L’intrigue tourne autour de la représentation de la Chine à l’ONU. A l’époque de la sortie de l’ouvrage, en 1970, ce sont les autorités de Formose qui occupent toujours le siège de l’un des cinq membres permanents du Conseil de sécurité. Mais Pékin semble bénéficier d’un soutien croissant, et le vote qui doit avoir lieu au cours de la 16ème session de l’Assemblée générale s’annonce bien incertain. Aussi la C.I.A. engage-t-elle Malko pour s’assurer que la majorité ne soit pas renversée au profit de la Chine communiste. Après moult péripéties et à l’issue d’un insoutenable suspense, la 19ème mission de S.A.S. sera couronnée de succès : la résolution 569, demandant le rétablissement des droits légitimes de la Chine populaire, sera repoussée par 56 voix contre 48. La majorité des deux tiers, requise pour toute « question importante » au sens de l’article 18 de la Charte, ne sera pas atteinte.
On cherchera cependant en vain dans cet opus une quelconque évaluation du problème en termes de légalité, ou même de légitimité. Les articles de la Charte ne sont pas cités et, plus généralement, jamais on ne se demande s’il est légal et légitime que Formose représente l’ensemble de la Chine, avec droit de veto au demeurant. C’est donc, comme on l’a signalé d’emblée, une optique résolument réaliste qui prévaut, une optique qui se décline selon trois axes. A l’analyse, on verra en effet que c’est non seulement la légitimité de l’ONU dans son ensemble qui est constamment mise en cause, mais aussi celle des règles de la Charte, ainsi que de la manière dont ces règles sont mises en œuvres sur le terrain.

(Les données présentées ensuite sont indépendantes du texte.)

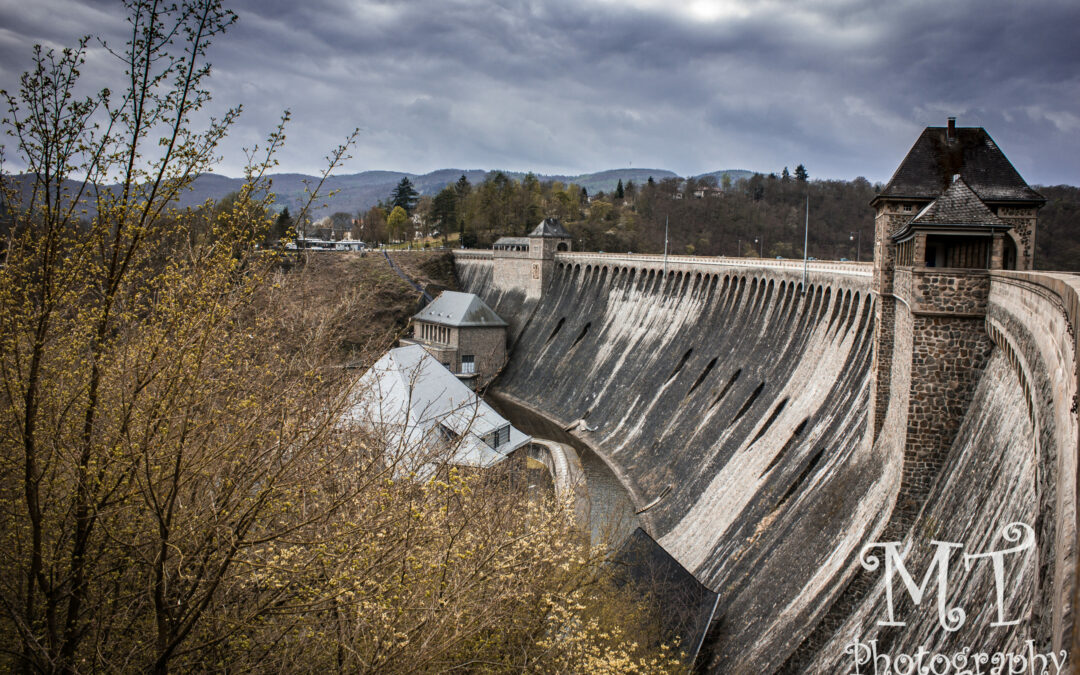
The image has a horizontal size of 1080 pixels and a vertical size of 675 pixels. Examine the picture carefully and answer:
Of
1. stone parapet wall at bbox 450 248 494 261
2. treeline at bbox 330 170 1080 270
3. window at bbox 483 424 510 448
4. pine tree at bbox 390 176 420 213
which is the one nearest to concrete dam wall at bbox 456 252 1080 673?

L’ONU ? Inutile, inefficace et corrompue
La citation mise en exergue de ce billet donne le ton : l’ONU est présentée comme une organisation inutile, inefficace, et corrompue. C’est ainsi que l’essentiel de la mission de Malko consistera à contrer les tentatives de corruption ainsi que les autres moyens par lesquels les ennemis de Formose tenteront —en vain, on l’a annoncé d’emblée— d’arriver à leurs fins. Outre cette pratique, sur laquelle on reviendra, de multiples illustrations de la mise en cause de la légitimité de l’ONU jalonnent l’œuvre, et on se contentera d’en donner ici quelques exemples.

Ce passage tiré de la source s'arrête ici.